Ao seu lado, Lolita Banana, nascida na Cidade do México e participante da primeira edição de Drag Race France, preenche todo o cenário com seus impressionantes 1,62 m e sua energia festiva e alegre, habitual entre o povo latino. Em contraste com a sofisticação e contenção de Valentina, as duas apresentadoras entrem em uma relação quase simbiótica onde as suas personalidades opostas e complementares geram um ambiente agradavelmente amistoso para as competidoras e ao espectador, chegando até mesmo à possibilidade de superar o entrosamento entre a própria RuPaul e sua co-apresentadora Michelle Visage.
Por parte das competidoras somos bombardeados desde os primeiros momentos pela diversidade avassaladora da cultura mexicana. As onze 'reinas', provenientes de diferentes regiões do país, trazem ao programa referências socio-culturais próprias, transformando o programa em um ritual antropofágico, em que não apenas as outras competidoras são participantes, mas também somos nós, os espectadores, convidados a participar do banquete nos podendo nutrir de todo o seu potencial criativo.
Por se tratar de uma franquia, no entanto, o formato que deu origem ao reality show segue vigente dentro de sua estruturação: uma competição entre artistas drag queens, que a cada episódio devem provar nos desafios de atuação, costura, baile e canto, ser melhores que as demais, para então alcançar o prêmio monetário. Esta lógica é em si contraditória com a própria filosofia e a criação do movimento ballroom, baseadas na cooperação entre pessoas diversas que constituem novas estruturas familiares entre si, abrindo espaço para relações puramente capitalistas e de inimizades. É comum que queens da mesma 'casa' compitam juntas, podendo causar rupturas dentro de sua própria irmandade. Estas dinâmicas podem causar um ar de suspeição sobre os reais objetivos do programa.

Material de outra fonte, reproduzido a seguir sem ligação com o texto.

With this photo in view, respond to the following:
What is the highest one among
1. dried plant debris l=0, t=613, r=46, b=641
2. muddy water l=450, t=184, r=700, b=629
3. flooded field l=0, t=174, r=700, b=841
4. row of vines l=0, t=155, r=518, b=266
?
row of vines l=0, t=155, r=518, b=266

Uma coisa, sim, é certa, a diversidade cultural mexicana demonstrou que o programa pode voltar a ganhar fôlego dentro da comunidade latina, que chega de fato a se ver e sentir representada nas telas, além de desfrutar da riqueza de seu continente. Também Drag Race México se mostra promissor na divulgação do continente latino-americano no exterior, uma vez que os países que o compõe são destinos turísticos frequentemente requisitados por europeus e norte-americanos. Cansado das repetições das versões anteriores, confesso ter desfrutado imensamente dos primeiros episódios, como a primeira vez que tomei tequila escutando Juan Gabriel. Agora não posso negar a minha expectativa para a versão brasileira, que deve ser lançada ainda este ano.